Problem to work on: Take the line containing "Salmón con costra de sésamo en fondo gris" as the first and the last line of the records below as the end, and please set down only what lies between them exactly, both ends included.

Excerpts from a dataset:
*-*-*
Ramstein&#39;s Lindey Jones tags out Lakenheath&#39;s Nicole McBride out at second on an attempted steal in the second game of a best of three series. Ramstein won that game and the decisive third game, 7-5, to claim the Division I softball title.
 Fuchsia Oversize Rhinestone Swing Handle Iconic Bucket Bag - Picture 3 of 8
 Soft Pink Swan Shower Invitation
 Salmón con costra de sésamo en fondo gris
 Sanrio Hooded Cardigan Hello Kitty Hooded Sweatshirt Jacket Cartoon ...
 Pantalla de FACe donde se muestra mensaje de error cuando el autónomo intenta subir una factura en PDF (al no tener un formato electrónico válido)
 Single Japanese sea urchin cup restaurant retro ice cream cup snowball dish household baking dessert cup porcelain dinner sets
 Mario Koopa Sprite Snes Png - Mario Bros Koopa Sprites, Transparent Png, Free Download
*-*-*
Solution for this task:
 Salmón con costra de sésamo en fondo gris
 Sanrio Hooded Cardigan Hello Kitty Hooded Sweatshirt Jacket Cartoon ...
 Pantalla de FACe donde se muestra mensaje de error cuando el autónomo intenta subir una factura en PDF (al no tener un formato electrónico válido)
 Single Japanese sea urchin cup restaurant retro ice cream cup snowball dish household baking dessert cup porcelain dinner sets
 Mario Koopa Sprite Snes Png - Mario Bros Koopa Sprites, Transparent Png, Free Download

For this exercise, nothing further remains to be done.